● Directions for this task
From the listing below, restate word for word the lines from the line containing "Precision Drift" down through the line containing "Podcast Pessimists Archive Podcast". Exclude pictures.

● Records for the exercise
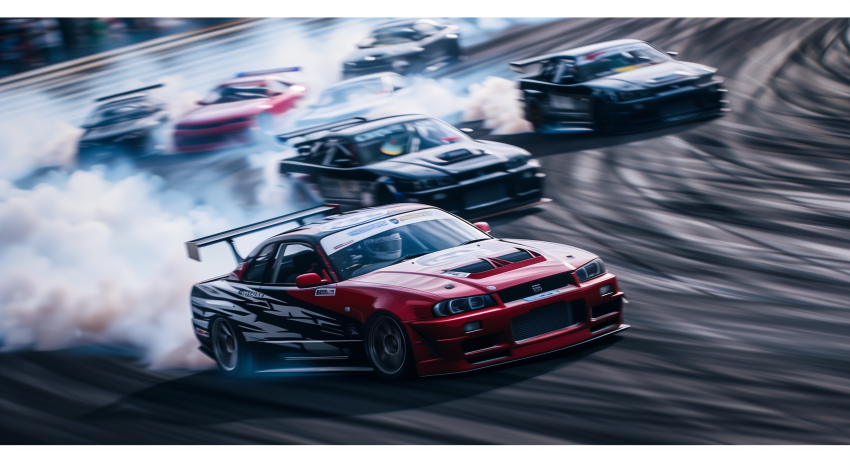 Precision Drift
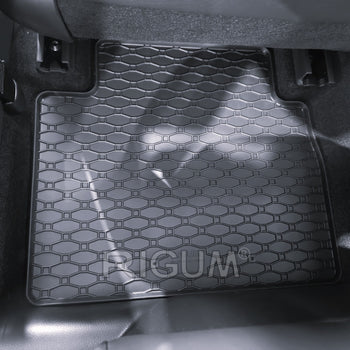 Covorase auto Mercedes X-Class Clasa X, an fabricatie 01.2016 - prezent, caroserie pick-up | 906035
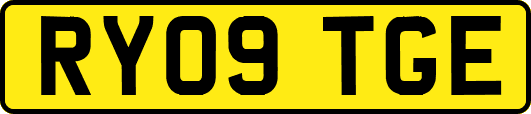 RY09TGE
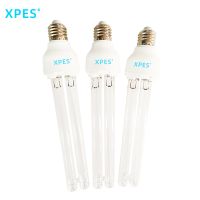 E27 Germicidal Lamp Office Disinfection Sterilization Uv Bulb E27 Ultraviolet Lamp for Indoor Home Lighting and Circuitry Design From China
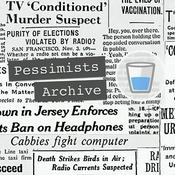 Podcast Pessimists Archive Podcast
---
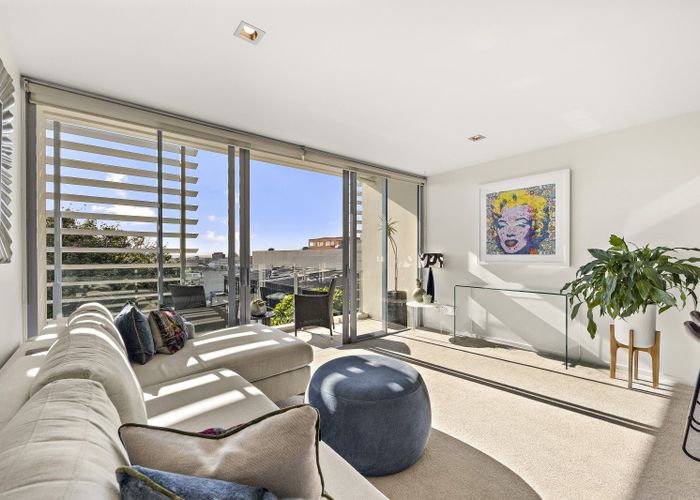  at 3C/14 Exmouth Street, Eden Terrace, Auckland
...
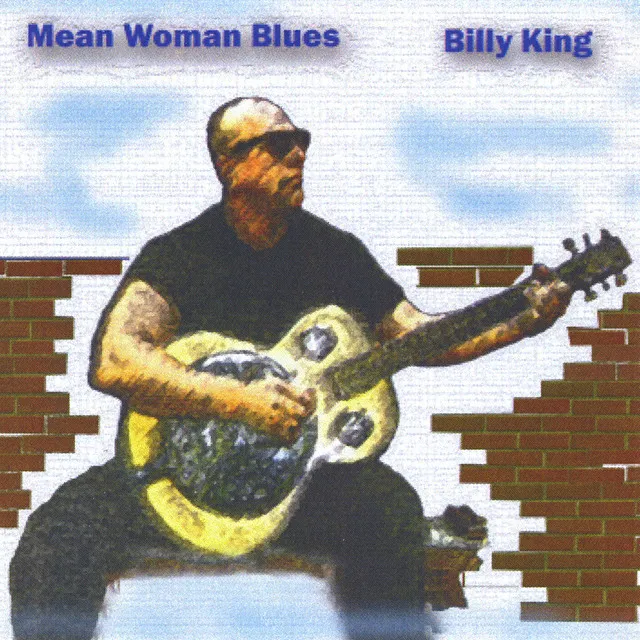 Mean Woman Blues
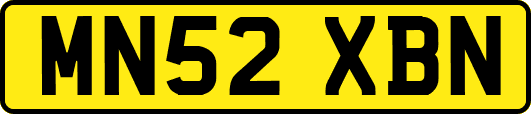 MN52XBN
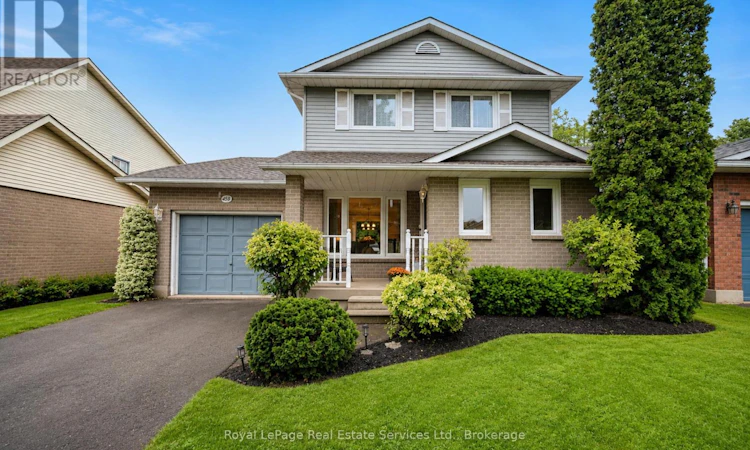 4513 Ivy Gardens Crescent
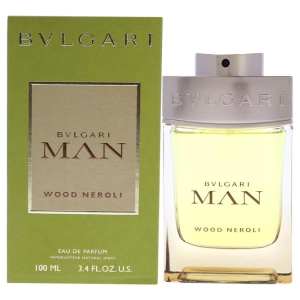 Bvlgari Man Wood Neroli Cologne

● Result below
 Precision Drift
 Covorase auto Mercedes X-Class Clasa X, an fabricatie 01.2016 - prezent, caroserie pick-up | 906035
 RY09TGE
 E27 Germicidal Lamp Office Disinfection Sterilization Uv Bulb E27 Ultraviolet Lamp for Indoor Home Lighting and Circuitry Design From China
 Podcast Pessimists Archive Podcast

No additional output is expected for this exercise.